** Start of DATA TO USE **

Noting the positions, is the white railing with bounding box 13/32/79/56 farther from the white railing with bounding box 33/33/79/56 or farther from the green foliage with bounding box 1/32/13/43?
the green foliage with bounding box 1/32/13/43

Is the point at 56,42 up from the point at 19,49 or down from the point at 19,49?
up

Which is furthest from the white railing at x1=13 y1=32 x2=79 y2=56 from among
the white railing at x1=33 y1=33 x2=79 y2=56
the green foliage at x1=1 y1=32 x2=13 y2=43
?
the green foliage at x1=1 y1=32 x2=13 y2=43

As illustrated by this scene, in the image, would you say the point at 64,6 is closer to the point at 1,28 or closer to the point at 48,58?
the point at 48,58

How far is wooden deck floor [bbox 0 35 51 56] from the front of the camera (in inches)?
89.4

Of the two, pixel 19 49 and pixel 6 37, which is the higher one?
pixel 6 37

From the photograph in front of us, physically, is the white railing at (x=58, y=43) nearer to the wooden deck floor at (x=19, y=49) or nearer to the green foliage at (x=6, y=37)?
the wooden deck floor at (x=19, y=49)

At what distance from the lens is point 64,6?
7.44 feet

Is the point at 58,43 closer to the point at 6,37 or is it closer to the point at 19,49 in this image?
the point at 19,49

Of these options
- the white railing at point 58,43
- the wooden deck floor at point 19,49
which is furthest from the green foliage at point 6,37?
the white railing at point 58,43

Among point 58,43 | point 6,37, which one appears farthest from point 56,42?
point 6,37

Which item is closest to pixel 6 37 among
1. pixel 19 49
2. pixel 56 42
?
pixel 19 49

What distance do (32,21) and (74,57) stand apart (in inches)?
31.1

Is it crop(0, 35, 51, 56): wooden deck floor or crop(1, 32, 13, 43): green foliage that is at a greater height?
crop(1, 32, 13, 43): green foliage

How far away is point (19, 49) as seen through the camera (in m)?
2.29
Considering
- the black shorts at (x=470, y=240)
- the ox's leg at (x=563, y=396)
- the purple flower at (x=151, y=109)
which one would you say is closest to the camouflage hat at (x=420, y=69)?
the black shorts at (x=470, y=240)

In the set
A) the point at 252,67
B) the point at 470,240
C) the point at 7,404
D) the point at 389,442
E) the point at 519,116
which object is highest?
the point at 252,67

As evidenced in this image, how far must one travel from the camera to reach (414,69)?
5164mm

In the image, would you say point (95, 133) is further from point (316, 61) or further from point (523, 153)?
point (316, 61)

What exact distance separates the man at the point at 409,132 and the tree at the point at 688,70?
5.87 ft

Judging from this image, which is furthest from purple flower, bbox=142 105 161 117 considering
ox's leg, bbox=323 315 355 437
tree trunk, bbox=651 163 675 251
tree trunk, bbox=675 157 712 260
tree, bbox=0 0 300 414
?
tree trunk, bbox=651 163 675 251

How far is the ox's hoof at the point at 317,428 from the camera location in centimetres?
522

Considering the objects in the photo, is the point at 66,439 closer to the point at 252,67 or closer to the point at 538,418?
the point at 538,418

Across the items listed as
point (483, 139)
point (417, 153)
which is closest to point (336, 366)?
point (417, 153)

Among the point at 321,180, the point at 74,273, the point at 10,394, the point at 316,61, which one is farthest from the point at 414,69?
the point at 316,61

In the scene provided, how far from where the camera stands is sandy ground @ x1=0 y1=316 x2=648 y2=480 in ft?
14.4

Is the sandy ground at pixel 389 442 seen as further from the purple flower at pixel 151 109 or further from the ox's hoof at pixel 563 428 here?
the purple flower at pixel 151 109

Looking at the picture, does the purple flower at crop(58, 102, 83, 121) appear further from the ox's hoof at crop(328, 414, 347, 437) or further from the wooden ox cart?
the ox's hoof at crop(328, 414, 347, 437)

** End of DATA TO USE **
** Start of DATA TO USE **

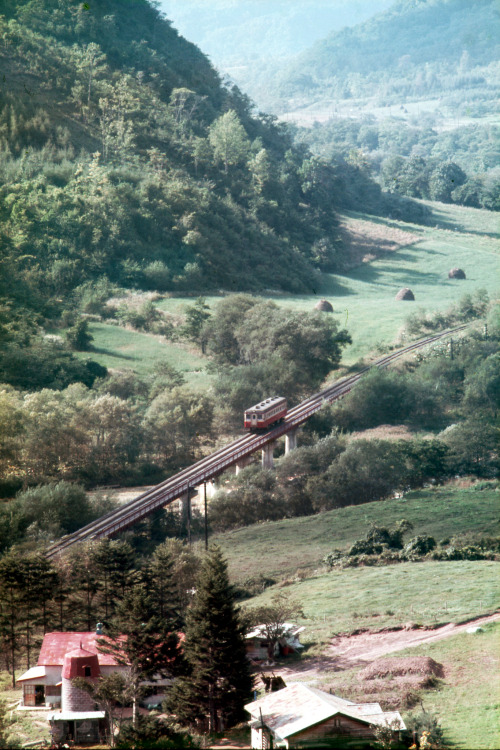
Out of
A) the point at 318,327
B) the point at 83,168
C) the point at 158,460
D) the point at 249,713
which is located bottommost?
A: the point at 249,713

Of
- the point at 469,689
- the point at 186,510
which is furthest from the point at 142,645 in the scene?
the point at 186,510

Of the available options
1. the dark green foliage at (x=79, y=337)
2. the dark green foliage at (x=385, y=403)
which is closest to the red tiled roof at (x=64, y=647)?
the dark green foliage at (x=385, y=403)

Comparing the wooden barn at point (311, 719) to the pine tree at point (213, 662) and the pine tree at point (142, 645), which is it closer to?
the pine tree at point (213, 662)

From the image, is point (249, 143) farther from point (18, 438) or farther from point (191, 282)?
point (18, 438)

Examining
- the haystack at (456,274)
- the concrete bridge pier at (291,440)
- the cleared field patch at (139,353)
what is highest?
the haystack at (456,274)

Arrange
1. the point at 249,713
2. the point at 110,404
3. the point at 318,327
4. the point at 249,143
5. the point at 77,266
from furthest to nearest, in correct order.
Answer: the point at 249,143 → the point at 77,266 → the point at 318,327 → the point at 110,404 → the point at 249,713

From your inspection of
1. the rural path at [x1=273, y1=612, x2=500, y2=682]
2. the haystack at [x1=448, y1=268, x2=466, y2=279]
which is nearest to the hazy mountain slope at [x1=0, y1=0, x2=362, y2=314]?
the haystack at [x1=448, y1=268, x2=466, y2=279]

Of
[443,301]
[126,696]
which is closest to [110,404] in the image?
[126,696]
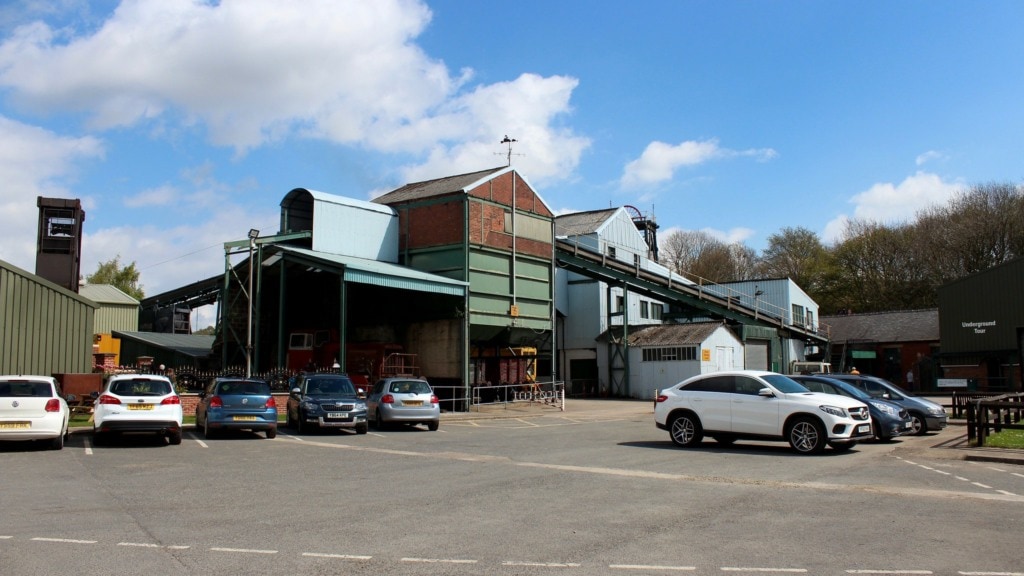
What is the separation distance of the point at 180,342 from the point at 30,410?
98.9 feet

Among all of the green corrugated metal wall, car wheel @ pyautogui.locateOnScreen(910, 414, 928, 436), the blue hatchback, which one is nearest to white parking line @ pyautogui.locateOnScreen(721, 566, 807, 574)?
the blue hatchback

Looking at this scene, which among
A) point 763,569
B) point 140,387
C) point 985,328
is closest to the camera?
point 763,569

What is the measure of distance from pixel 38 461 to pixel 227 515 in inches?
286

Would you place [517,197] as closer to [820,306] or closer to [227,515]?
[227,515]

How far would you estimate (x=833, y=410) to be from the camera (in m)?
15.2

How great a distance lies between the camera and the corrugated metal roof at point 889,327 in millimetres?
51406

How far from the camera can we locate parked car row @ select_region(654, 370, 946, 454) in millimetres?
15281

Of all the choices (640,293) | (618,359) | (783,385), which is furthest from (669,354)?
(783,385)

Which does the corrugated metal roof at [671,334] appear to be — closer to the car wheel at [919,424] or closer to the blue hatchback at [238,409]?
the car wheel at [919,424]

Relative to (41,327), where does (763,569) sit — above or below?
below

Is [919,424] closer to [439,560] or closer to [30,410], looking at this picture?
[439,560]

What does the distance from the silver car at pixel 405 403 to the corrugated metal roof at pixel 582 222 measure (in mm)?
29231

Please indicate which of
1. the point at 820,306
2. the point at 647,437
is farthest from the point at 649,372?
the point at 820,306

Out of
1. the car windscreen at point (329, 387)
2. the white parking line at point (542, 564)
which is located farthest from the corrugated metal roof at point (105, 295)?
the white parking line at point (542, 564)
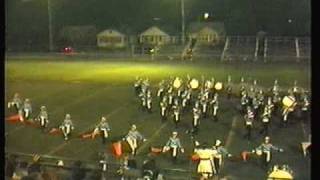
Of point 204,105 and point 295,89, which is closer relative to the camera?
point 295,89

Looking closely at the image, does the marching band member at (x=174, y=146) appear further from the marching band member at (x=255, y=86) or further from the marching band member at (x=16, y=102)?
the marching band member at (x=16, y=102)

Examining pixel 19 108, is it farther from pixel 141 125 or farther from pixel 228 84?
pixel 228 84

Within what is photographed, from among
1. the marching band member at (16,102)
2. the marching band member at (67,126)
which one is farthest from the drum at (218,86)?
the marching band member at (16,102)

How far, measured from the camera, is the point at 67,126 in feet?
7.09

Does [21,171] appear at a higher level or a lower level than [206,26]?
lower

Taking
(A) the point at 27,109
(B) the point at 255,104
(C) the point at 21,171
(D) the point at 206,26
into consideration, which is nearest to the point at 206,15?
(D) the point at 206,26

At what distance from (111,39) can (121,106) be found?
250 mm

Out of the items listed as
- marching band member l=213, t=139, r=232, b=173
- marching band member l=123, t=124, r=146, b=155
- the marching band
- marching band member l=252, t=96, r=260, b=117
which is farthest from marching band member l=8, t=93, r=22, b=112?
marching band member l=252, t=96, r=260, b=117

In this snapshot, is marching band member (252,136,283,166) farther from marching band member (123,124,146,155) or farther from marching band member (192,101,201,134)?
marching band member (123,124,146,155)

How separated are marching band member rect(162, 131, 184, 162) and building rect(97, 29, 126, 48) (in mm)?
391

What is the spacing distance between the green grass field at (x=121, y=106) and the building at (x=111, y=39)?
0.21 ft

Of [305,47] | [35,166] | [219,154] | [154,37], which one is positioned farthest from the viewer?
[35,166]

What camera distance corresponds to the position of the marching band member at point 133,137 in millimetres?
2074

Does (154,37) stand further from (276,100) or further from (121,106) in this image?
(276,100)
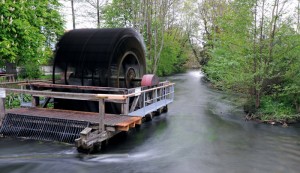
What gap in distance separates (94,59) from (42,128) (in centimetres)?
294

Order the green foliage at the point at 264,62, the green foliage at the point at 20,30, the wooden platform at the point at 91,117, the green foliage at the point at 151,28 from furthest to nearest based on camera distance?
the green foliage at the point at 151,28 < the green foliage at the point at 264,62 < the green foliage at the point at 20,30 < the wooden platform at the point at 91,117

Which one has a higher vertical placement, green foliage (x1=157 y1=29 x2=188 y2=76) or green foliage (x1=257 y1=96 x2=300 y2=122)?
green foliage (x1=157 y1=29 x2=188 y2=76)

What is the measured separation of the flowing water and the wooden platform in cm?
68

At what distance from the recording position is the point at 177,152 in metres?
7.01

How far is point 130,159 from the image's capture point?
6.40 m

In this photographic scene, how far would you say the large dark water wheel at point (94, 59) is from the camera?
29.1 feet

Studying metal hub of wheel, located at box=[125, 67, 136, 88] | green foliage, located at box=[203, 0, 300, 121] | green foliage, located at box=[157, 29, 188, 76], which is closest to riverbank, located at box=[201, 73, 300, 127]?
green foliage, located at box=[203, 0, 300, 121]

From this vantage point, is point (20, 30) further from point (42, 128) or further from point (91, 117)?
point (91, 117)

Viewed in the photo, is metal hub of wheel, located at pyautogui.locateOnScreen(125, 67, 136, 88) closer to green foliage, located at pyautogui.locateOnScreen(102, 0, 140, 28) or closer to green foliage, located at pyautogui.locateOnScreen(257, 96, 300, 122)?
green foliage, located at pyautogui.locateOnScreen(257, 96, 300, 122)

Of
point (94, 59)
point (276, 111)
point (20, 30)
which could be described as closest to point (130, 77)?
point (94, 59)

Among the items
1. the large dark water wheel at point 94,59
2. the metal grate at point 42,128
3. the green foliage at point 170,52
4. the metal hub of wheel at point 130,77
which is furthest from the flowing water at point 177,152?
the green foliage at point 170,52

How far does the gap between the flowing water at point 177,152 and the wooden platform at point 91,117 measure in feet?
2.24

** End of DATA TO USE **
** Start of DATA TO USE **

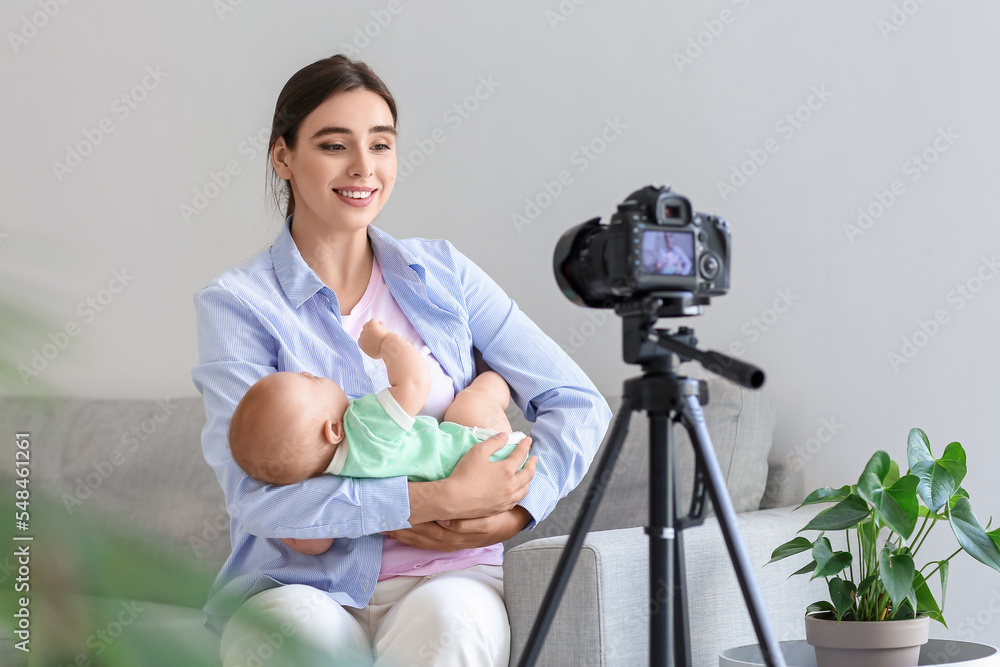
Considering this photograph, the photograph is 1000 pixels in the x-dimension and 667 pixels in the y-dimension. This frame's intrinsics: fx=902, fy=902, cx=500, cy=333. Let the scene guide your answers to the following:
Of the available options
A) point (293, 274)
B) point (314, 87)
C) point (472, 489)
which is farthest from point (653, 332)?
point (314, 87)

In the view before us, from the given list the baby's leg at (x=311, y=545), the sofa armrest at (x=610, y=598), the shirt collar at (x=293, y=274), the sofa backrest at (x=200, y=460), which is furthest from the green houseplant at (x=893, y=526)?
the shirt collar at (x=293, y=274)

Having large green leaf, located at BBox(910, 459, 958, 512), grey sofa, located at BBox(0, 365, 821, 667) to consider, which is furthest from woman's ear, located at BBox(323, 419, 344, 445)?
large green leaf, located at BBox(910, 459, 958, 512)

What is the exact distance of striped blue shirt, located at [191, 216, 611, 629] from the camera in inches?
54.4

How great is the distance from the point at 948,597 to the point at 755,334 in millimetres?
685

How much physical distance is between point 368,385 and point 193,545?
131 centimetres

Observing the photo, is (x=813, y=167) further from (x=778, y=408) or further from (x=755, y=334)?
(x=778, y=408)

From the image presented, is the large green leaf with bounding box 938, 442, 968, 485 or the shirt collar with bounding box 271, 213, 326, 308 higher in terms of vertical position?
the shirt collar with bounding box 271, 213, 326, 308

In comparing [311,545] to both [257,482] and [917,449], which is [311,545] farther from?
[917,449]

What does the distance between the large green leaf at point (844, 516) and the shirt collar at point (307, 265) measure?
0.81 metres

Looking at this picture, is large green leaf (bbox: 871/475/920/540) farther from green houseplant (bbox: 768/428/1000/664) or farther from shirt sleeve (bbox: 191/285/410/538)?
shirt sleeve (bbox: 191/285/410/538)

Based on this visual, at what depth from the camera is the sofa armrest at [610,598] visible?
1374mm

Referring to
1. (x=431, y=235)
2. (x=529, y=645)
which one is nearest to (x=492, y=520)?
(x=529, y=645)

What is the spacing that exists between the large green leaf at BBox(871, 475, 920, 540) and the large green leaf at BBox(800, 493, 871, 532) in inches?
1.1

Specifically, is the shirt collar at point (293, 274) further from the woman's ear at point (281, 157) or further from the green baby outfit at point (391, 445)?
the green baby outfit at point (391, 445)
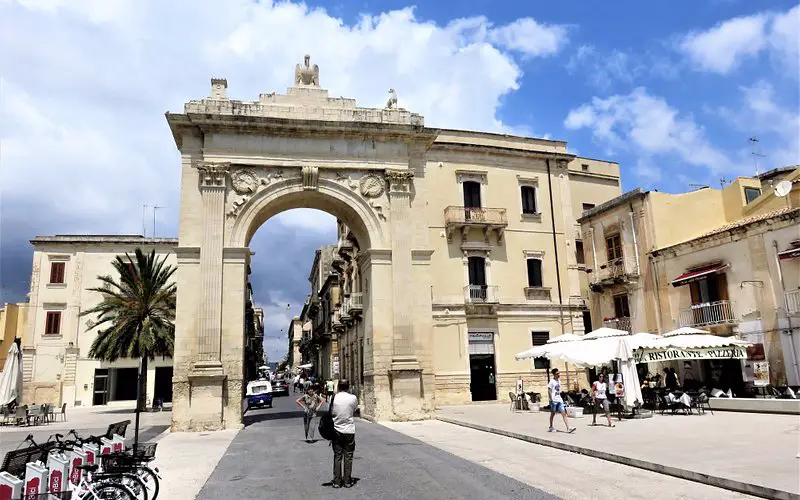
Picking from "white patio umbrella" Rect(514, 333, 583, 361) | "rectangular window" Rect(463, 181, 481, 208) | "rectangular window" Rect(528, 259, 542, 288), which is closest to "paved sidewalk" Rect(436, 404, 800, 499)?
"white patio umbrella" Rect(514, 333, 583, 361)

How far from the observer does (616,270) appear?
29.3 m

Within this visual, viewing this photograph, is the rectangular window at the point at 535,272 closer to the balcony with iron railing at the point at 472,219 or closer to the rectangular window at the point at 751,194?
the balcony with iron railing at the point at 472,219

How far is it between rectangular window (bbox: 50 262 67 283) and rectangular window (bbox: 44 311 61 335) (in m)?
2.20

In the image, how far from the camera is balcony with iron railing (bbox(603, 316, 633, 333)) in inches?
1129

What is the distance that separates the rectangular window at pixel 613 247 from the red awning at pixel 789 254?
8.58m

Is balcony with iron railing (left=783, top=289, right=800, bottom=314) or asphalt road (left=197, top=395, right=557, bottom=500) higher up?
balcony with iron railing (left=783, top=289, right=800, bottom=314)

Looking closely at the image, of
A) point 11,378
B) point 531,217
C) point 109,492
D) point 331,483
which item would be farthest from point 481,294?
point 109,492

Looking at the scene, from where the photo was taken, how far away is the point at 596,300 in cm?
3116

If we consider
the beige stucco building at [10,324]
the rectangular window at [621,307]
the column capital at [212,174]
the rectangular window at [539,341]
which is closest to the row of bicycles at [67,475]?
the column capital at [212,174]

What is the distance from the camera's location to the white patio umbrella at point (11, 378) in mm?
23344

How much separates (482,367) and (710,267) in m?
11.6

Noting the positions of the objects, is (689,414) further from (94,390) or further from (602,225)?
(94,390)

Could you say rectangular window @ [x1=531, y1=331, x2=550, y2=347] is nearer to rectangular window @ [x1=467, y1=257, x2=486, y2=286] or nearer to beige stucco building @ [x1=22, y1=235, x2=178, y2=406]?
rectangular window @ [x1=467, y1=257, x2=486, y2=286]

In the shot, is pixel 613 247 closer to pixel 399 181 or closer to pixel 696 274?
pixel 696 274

** End of DATA TO USE **

Extract every line of the data above that contains the string "centimetres", and copy each such line in full.

**RESPONSE FOR THIS EXERCISE:**
How far is the ox's hoof at the point at 317,428 from the camera location in centimetres?
What gap in distance separates (94,59) from (42,128) (in centimetres)?
131 centimetres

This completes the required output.